The brief procedure is the following:
- We finetune CLIP text embedding layer to acquire an optimized embedding vector near the target text embedding. The ideal optimized text embedding, as an input of the audio generative model, may nearly reconstruct the original audio.
- We finetune the discrete diffusion model, with optimized embedding representation as input, to generate the original audio better.

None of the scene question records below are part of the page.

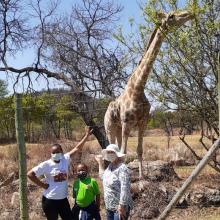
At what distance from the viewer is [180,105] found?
9.49 metres

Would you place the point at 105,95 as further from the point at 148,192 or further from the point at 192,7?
the point at 192,7

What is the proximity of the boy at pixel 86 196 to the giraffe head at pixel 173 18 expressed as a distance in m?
2.74

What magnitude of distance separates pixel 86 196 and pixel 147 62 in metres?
3.09

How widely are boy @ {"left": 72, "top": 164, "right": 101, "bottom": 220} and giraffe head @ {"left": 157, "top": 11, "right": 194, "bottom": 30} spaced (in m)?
2.74

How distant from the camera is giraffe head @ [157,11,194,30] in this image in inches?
308

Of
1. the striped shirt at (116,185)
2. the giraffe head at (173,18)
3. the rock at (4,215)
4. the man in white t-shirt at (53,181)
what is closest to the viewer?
the striped shirt at (116,185)

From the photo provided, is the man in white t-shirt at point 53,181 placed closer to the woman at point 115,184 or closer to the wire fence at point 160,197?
the woman at point 115,184

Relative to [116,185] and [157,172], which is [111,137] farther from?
[116,185]

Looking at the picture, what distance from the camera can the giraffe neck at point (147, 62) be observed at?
8.70 m

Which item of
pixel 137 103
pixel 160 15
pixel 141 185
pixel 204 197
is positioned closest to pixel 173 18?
pixel 160 15

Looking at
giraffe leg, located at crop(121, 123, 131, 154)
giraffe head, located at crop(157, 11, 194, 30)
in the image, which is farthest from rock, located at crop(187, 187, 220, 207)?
giraffe head, located at crop(157, 11, 194, 30)

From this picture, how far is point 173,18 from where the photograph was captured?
8.09 m

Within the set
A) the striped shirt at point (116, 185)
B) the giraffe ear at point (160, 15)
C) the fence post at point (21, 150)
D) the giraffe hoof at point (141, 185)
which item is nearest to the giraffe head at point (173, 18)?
the giraffe ear at point (160, 15)

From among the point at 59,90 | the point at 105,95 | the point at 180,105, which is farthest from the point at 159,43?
the point at 59,90
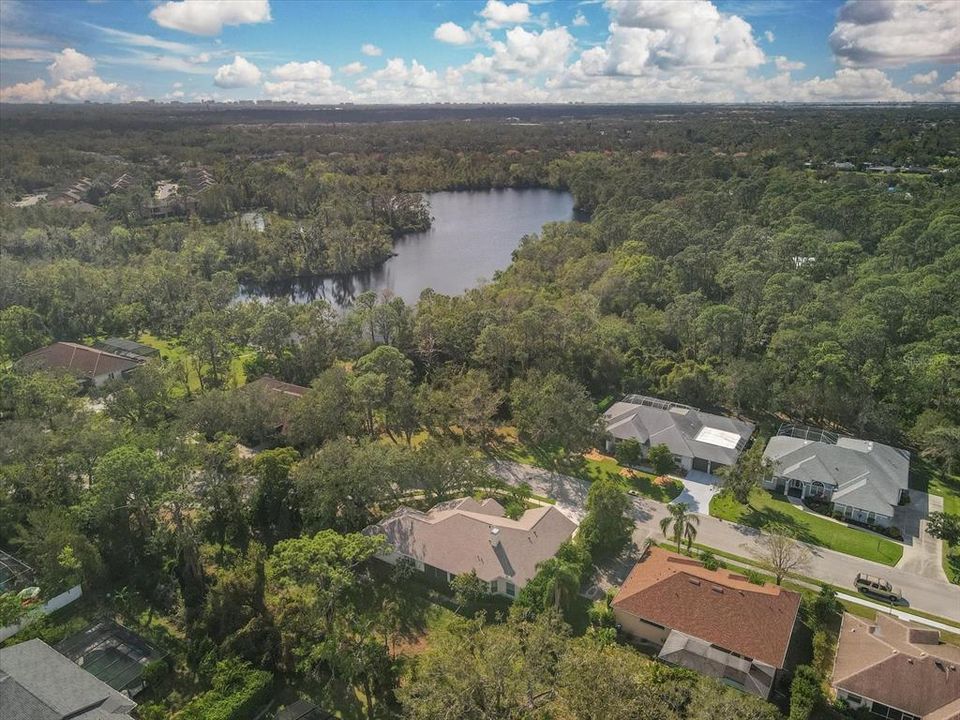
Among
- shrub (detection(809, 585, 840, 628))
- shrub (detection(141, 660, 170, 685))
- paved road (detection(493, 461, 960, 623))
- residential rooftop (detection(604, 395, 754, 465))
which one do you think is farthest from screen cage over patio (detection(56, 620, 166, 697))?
residential rooftop (detection(604, 395, 754, 465))

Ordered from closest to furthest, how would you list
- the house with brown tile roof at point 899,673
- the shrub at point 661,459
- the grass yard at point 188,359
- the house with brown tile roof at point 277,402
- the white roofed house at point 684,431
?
the house with brown tile roof at point 899,673 < the shrub at point 661,459 < the white roofed house at point 684,431 < the house with brown tile roof at point 277,402 < the grass yard at point 188,359

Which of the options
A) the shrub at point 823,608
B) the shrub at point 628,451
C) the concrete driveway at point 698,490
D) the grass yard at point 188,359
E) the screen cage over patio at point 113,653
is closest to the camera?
the screen cage over patio at point 113,653

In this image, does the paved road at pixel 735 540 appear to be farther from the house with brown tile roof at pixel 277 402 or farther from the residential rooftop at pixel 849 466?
the house with brown tile roof at pixel 277 402

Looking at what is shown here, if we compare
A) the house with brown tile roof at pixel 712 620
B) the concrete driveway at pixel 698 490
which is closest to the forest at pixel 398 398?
the house with brown tile roof at pixel 712 620

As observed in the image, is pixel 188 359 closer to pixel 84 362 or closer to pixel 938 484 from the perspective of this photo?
pixel 84 362

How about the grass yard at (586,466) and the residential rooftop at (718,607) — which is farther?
the grass yard at (586,466)

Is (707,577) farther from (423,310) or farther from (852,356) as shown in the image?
(423,310)
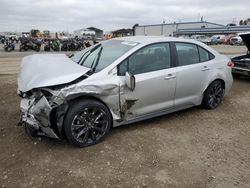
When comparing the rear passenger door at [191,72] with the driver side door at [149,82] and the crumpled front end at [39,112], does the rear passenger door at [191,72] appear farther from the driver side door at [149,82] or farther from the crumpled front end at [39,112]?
the crumpled front end at [39,112]

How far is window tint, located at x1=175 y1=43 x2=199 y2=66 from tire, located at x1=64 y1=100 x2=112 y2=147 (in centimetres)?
175

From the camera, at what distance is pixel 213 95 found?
5320 mm

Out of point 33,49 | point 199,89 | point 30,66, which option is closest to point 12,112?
point 30,66

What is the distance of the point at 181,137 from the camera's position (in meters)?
4.13

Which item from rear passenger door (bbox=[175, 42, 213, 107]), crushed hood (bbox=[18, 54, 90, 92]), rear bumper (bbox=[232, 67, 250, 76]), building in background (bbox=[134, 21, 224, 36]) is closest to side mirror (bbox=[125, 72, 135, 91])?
crushed hood (bbox=[18, 54, 90, 92])

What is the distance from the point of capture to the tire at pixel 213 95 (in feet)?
17.0

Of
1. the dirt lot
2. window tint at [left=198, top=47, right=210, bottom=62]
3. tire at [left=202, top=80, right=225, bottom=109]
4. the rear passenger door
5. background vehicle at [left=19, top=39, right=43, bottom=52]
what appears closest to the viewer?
the dirt lot

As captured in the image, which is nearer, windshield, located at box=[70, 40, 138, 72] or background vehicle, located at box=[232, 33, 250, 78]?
windshield, located at box=[70, 40, 138, 72]

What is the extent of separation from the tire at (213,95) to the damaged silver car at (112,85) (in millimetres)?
22

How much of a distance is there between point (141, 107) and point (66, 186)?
179cm

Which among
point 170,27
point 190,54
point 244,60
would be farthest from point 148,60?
point 170,27

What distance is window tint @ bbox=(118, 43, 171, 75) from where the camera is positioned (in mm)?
4023

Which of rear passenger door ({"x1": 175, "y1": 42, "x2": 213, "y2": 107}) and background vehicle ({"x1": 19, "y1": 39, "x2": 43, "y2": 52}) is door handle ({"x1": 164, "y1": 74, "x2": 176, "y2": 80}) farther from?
background vehicle ({"x1": 19, "y1": 39, "x2": 43, "y2": 52})

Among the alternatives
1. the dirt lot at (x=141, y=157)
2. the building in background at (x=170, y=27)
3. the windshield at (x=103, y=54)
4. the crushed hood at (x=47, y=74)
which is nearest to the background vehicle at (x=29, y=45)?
the dirt lot at (x=141, y=157)
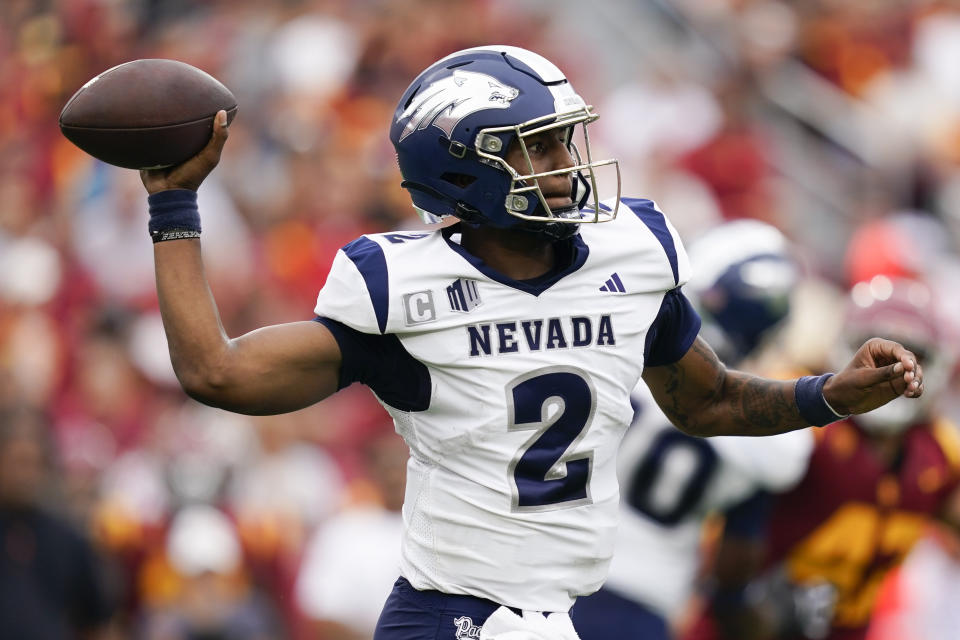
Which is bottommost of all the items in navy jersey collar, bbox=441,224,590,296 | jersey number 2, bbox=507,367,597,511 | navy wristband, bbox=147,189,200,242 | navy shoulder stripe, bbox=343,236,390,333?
jersey number 2, bbox=507,367,597,511

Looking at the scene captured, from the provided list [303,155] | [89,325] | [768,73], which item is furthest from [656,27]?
[89,325]

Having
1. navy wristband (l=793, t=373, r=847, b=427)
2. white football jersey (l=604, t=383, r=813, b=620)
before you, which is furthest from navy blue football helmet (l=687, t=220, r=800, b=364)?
navy wristband (l=793, t=373, r=847, b=427)

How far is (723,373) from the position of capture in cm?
366

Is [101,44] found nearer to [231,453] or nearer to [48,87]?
[48,87]

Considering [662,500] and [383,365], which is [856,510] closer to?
[662,500]

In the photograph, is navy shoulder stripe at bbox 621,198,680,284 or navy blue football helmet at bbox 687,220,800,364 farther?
navy blue football helmet at bbox 687,220,800,364

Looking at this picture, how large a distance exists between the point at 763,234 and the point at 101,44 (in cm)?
714

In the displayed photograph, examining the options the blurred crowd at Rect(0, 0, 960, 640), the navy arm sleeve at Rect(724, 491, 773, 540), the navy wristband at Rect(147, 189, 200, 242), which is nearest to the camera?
the navy wristband at Rect(147, 189, 200, 242)


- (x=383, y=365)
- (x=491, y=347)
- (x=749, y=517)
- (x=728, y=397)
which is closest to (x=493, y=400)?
(x=491, y=347)

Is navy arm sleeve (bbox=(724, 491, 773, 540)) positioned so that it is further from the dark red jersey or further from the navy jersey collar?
the navy jersey collar

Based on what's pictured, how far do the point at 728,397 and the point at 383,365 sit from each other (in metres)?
0.90

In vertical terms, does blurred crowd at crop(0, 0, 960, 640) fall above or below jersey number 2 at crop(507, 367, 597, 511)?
below

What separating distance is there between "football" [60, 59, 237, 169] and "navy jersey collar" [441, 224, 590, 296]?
0.58 m

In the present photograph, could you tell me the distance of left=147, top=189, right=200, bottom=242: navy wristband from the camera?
3.08 meters
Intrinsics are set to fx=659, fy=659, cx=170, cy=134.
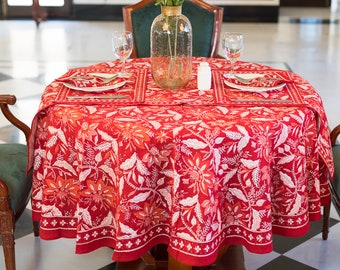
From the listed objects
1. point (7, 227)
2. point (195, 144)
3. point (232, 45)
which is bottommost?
point (7, 227)

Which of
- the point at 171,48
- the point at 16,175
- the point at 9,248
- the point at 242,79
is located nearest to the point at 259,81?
the point at 242,79

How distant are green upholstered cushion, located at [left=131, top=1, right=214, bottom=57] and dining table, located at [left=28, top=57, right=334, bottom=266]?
1013mm

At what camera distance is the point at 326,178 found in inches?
89.5

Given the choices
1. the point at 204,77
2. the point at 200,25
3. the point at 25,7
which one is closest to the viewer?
the point at 204,77

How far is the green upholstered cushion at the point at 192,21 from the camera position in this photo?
3.15 metres

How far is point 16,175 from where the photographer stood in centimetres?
229

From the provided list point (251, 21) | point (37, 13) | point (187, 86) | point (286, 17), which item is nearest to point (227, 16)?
point (251, 21)

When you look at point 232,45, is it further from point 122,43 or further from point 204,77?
point 122,43

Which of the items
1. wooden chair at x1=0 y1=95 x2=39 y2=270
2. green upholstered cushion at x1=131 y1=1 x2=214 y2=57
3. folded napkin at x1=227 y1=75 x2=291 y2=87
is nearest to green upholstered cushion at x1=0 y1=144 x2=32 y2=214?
wooden chair at x1=0 y1=95 x2=39 y2=270

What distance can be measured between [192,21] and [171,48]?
3.22 ft

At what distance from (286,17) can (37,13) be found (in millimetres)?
3191

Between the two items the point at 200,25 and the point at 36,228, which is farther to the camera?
the point at 200,25

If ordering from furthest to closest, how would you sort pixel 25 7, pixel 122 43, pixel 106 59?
1. pixel 25 7
2. pixel 106 59
3. pixel 122 43

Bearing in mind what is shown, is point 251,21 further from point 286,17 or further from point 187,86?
point 187,86
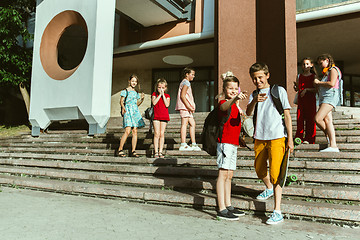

- Compute the linear interpolation of the target embedding and the optimized embedding and input to the generation part. Proper interpolation enables to find a representation that maintains balance between audio fidelity and text prompt alignment. which is described visually in Fig 2.
Result
We have verified that substitution in sound source (i.e. who/what is making sound, which kind of sound has occurred) is successful while preserving the structural feature of the audio.
Sample 1
(Original)A car horn sounds loudly and then fades away → (Edited)A bell sounds loudly and then fades away
Original | Editied |
---|---|
Sample 2
(Original)A woman gives a speech → (Edited)A man gives a speech
Original | Editied |
---|---|
As you can see from the given samples, it is able to edit the horn to the bell sound while maintaining a structure in which the bell rings once loudly and then fades away as same as the original audio.
Limitations
Some edits are applied very subtly, so that they do not align well with the target text. Since the audio generative diffusion model that we used is only trained with ontological tags from Audioset, it seems that cannot capture complex semantics such as temporal information(e.g. after, then) or spatial information(e.g. foreground, background) in the audio domain.
Conclusion & Future Work
In this study, we propose the first text-conditioned audio editing method based on the pre-trained generative diffusion model. With our method, an existing audio and caption pair describing the desired editing result are optimized together to generate the edited sounds while preserving the remaining factors in the original audio. From the results analysis, we figured out that finding proper interpolation intervals and fine-tuning the diffusion model play important role in our task. We know that detailed audio captions must be trained in order to capture the temporal and spatial semantics from prompts, however, the size of the model and dataset are too large to train on time with our resources. Thus, our further work may focus on training detailed audio captions properly, so that the model can also generate the complex prompts while enhancing the fidelity of input audio and identity preservation.